What are you working on tonite?

Answer 11

...old hmwk..dat i don't get...D:

Answer 12

same situation with the next problem
it is equally likely to pull out any of the 6 cards, so uniform distribution is 1/6 probability for each card

if we first pull one card and then without replacing it, pull another, its 1/5 (because its one person's card in particular, and a sample space of 5)
1/6 * 1/5

Answer 13

So we think the chances that we predict the order of the first two is about 1 in 12?

Answer 14

Yes, concur with AccessDenied.

Answer 15

so da second prolems answer is 1/30???

Answer 16

I would think so.

Answer 17

Problem 4: How many different outcomes are there for the first digit?

Answer 18

...4?

Answer 19

Yep. Any of them more likely than the others?

Answer 20

i don't think so..

Answer 21

is it3/ 4?

Answer 22

brb

Answer 23

Correct again! So, that indicates a one of four chance that the first digit is seven. Similarly, there is a one in four chance that the last digit is seven. In fact, the seven will be somewhere, and since there are only four places to go, and two of them are the first or last spots, there is a one in two chance that seven will either begin or end the code.

Answer 24

oh thanks so den for number 5..it's sorta easy rite?
is da answer like, um, like,uh, like 0/4?

Answer 25

OK, question five: There are four positions in the code, and four numbers to go into it.
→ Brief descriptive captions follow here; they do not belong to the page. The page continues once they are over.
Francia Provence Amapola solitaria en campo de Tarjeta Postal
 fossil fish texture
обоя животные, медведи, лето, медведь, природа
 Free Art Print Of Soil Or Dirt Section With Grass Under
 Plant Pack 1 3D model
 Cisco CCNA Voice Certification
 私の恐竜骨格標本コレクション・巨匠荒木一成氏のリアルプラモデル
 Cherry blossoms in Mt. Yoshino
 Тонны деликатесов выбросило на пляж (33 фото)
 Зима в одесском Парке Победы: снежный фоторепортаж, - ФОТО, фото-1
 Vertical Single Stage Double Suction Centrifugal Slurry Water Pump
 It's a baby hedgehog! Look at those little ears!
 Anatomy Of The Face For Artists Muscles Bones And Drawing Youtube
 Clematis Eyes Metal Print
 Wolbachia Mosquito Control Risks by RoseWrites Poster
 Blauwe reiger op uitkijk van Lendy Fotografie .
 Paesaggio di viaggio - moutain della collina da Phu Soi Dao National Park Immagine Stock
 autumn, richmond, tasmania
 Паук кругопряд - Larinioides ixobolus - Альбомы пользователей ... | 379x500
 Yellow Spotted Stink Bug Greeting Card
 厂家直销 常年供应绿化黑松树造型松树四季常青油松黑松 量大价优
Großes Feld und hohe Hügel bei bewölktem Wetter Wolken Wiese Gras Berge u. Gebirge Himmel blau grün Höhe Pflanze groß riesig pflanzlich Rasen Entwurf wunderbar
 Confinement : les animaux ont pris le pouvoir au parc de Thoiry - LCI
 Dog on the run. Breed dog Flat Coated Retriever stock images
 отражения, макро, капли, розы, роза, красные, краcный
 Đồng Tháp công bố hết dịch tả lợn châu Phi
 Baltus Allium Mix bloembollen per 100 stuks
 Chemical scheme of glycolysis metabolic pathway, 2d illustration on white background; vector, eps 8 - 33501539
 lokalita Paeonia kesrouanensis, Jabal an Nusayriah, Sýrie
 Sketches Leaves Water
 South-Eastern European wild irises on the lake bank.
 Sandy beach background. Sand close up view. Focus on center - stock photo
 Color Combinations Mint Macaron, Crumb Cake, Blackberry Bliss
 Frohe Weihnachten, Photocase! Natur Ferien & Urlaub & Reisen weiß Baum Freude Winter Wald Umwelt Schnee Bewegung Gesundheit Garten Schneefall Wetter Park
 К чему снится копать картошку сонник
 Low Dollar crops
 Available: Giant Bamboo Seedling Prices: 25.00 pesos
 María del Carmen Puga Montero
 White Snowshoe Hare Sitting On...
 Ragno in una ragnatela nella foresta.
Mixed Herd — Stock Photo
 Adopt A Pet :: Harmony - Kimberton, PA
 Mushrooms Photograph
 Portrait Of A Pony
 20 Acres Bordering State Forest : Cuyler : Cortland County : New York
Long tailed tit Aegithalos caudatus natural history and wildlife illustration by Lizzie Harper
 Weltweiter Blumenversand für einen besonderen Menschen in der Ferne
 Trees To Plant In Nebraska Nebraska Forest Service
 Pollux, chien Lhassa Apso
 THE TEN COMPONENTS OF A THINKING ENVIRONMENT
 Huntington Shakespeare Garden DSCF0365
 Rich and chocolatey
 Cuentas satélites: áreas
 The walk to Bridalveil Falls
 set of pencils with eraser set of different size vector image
None are repeated. Can we ever leave one of the digits (in the question, five) out?

Answer 26

yeah, sounds about right to me

Answer 27

By George, I think she has it!!

Answer 28

Question six: How many choices for the first digit?

Answer 29

one fourth.. i fink...
hu's george?

Answer 30

Actually four choices...How many remain for the second digit?

Answer 31

By George must be an expression older than you are....

Answer 32

oh cuz den my best friend nerdy angelica has a crush on dis guy named geroge in our class and den i h8 him bcuz he rejected her at dance.. so pissed at him da't y i h8 george names... D:

Answer 33

Back to math....

Answer 34

Take another tack.... if the code starts with 371, what is the whole code?

Answer 35

lool okay? :D

Answer 36

duh 3715.. duh ..duh.duh

Answer 37

isn't it obvious?

Answer 38

OK so there is only one way to have the first three digits 371; how many ways can the numbers be arranged?

Answer 39

one fourth

Answer 40

...i fink...

Answer 41

How about four (ways to pick the first number) times three (ways to pick the second number) times two (ways to pick the third number) times one (the last number is the one left) or twenty four. So there is one of twenty four chance the code starts with 371.

Answer 42

oh oooppppsss it's late.. thank yoyu soooooiooooooooooooooooooooooooooo vvvveeeeeeerrrrryyyyyyyyy mmmuuuuhhhhhhccccccccccccchhhhhhhh!!!!!!!!!!!!!!!!!!!!!!!!!!!!!!!!!!!!!!!!!!!!!!!!!!!!!!!!!!!!!!!!!!!!!!!!!!!!!!! <333333333333333333333333333333333

Answer 43

i fink u get it :]

Answer 44

You're killing me....LOL

Answer 45

Past my bedtime; good nite.

Answer 46

i had NO idea, teachers could say LOL
lol :P
and no offense tho

Answer 47

Goodnight. :)
I will now return to other things.

Answer 48

yes good nite @accessdenied, and @AnimalAin <333

Answer 49

@ animalain, could you explain problem 4 again? thanks

Answer 50

I'm too old to be up this late....

Answer 51

Think of it this way.... We established that each number is used in every code, right?

Answer 52

mhuh

Answer 53

So the seven will certainly go to one of the four spots, right?

Answer 54

yeppos :]

Answer 55

Well, half of the spots are middle spots (second or third) and half are end spots (first or last). That means there is a one out of two chance that the seven will be in the first or last spot. Get it?

Answer 56

say i'm stupiud..i AM
uh.. could you explain like how you woud to a ...3rd grader????

Answer 57

I mean, it's going somewhere, right? Half of the spots meet the specification (in the first or last spot) so the probability is one of two.

Answer 58

maybe it's because i am stupiud.. or maybe i'm just trying to fall asleep by accident while my grampa gives me pectures.. oh man

Answer 59

lectures*
but oh well he let me do it 2morro
bye???o.e >.<

Answer 60

zzzzzz
-.-

Answer 61

Recall that this is the question:

What is the probability that the code number for a new customer will begin or end with a 7?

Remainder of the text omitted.